Hace unos meses, no demasiados la
verdad, hubiera negado totalmente la posibilidad de que un ser humano pudiera
alcanzar las estrellas, rozar el techo del mundo cual ave solitaria. “Las
personas somos solo carne, hueso y un poco de campos eléctricos” decía. Suerte
que abandone aquel estado de desconocimiento, pasado de muerte y
descomposición.
Antaño no era como ahora, era un
ser mayormente científico, cuadriculado y nada soñador, con pocas aspiraciones
más que las propias de una entidad viva, que nace y muere en el apogeo de su
vida. Día a día avanzaba, ignorando como las cualidades más bellas de los
sentidos eran desconocidas para mí, mas no me flagelaba, ya que era
desconocedor de tan brillante magia, exánime por las nuevas tendencias. Era
fácil, aquellos gestos solamente entraban y salían, pasaban una y otra vez
como si se tratase de la repetición de una partida de ping pong, yendo de un lado
hacia otro, perpetuo y pasivo. Pasaba el tiempo y mi mente seguía sin
comprender como grandes pensadores afirmaban que podían volar, que ellos, en algún
momento de su vida, flotaban.
Pobre de mí pasado yo, cuantas
historias se perdería, cuantos mitos y leyendas no llegará a conocer. Ese
antiguo yo estaba esclavizado voluntariamente, se dejaba engañar con facilidad
por seres crueles y moribundos por dentro, gustosos de ganarse un nuevo títere
por semana para sus maquiavélicos planes. Aunque pensaba estar libre de dicha
sugestión, tengo que admitir que también caí en el influjo de la ignorancia
desmedida como forma de vida, como método para contar historias y sucesos
espectaculares a aquellos entes corruptos.

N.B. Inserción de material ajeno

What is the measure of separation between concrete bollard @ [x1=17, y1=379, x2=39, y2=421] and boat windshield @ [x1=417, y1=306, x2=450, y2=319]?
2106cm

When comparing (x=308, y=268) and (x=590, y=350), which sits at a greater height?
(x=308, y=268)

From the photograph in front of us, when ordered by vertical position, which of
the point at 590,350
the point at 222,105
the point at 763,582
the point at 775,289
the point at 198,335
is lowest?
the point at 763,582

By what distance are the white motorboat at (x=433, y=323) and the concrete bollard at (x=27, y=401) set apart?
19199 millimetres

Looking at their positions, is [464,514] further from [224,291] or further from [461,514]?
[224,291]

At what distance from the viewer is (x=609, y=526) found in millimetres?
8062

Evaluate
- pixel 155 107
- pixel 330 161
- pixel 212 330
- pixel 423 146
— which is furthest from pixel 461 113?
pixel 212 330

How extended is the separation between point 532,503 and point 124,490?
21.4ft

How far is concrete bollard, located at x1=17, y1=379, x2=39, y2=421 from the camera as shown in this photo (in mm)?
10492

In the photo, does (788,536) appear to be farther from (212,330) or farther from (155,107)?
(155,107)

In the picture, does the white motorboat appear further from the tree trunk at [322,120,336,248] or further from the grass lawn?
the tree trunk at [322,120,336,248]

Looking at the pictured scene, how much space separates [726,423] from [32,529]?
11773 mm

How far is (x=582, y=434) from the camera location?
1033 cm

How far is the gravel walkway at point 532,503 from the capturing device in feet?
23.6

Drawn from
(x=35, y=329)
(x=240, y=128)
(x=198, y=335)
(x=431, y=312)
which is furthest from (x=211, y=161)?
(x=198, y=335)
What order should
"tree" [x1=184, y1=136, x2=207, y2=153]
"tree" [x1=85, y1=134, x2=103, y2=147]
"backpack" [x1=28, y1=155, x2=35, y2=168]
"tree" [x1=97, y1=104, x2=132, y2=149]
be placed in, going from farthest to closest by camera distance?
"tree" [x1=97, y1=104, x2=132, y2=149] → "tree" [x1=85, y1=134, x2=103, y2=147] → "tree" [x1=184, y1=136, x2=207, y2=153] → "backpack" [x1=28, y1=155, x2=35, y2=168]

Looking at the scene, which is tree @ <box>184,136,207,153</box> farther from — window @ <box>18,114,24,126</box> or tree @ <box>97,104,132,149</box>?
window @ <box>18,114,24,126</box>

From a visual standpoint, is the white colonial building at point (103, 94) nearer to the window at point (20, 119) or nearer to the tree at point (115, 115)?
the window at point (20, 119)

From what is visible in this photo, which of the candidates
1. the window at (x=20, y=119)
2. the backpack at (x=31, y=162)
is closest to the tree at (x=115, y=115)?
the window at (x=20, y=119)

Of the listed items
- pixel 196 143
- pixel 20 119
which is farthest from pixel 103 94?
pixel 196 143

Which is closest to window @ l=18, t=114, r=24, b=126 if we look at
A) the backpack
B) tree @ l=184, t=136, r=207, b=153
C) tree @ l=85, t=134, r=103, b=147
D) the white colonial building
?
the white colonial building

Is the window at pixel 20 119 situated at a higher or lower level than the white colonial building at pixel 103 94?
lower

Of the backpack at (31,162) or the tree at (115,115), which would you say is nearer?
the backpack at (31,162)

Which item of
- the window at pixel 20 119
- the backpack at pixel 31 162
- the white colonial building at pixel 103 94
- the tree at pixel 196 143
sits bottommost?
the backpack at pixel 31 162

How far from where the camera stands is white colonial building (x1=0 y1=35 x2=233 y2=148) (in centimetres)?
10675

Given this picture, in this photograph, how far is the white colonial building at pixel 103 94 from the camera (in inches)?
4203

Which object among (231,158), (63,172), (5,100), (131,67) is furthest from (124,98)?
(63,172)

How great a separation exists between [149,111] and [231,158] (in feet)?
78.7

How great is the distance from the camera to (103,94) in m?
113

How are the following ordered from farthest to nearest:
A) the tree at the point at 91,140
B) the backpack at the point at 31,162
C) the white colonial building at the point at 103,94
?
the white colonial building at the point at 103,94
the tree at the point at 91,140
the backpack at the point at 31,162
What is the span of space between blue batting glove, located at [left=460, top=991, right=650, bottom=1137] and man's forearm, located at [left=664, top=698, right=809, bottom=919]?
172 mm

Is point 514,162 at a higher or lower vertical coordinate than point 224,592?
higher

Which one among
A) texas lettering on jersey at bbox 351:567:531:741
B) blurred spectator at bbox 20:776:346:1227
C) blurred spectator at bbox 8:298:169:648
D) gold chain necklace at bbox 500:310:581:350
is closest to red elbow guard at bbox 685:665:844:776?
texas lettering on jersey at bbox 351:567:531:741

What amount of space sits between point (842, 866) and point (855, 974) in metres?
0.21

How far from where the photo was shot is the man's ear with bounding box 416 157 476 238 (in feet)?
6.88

Gracias es la palabra. Gracias es
lo que tengo que decir a aquellas personas, que sin saberlo, me ayudaron de una
manera tan grandiosa, transformándome en el Coloso de Rodas. Ella, la que me
proporcionó la luz necesaria en forma de cuerda para poder alumbrar y escapar
del abismo de mis sentimientos devoradores. Él, aquel señor que alzó su escudo
espartano para protegerme de los brutales ataques de la realidad. Ella, la que
mató al lado tenebroso de mi ser con sus conocimientos y sus desvaríos, su
prosa resulto ser el perfumado y ácido veneno que necesitaba hallar mi lado más
espiritual para corroer sus ignotas cadenas.
Ahora, he descubierto el secreto
del vuelo sin motor, de cómo un simple mortal puede fingir ser Ícaro por unos
instantes, aunque breves, épicos. Lo más gracioso, si cabe, es que siempre tuve
la respuesta delante de mis narices, pero era incapaz de descifrarla, no
comprendía aquel idioma, tan complejo por entonces. Resulta que la respuesta no
era otra que creer, no en cosas materiales, ni en seres mitológicos y fantásticos,
sino en el simple y a la vez inmenso poder que esconde la felicidad en los ojos
de un amigo. Eso, lectores, es el motor de la humanidad, y el causante de que,
a día de hoy, afirme que puedo volar.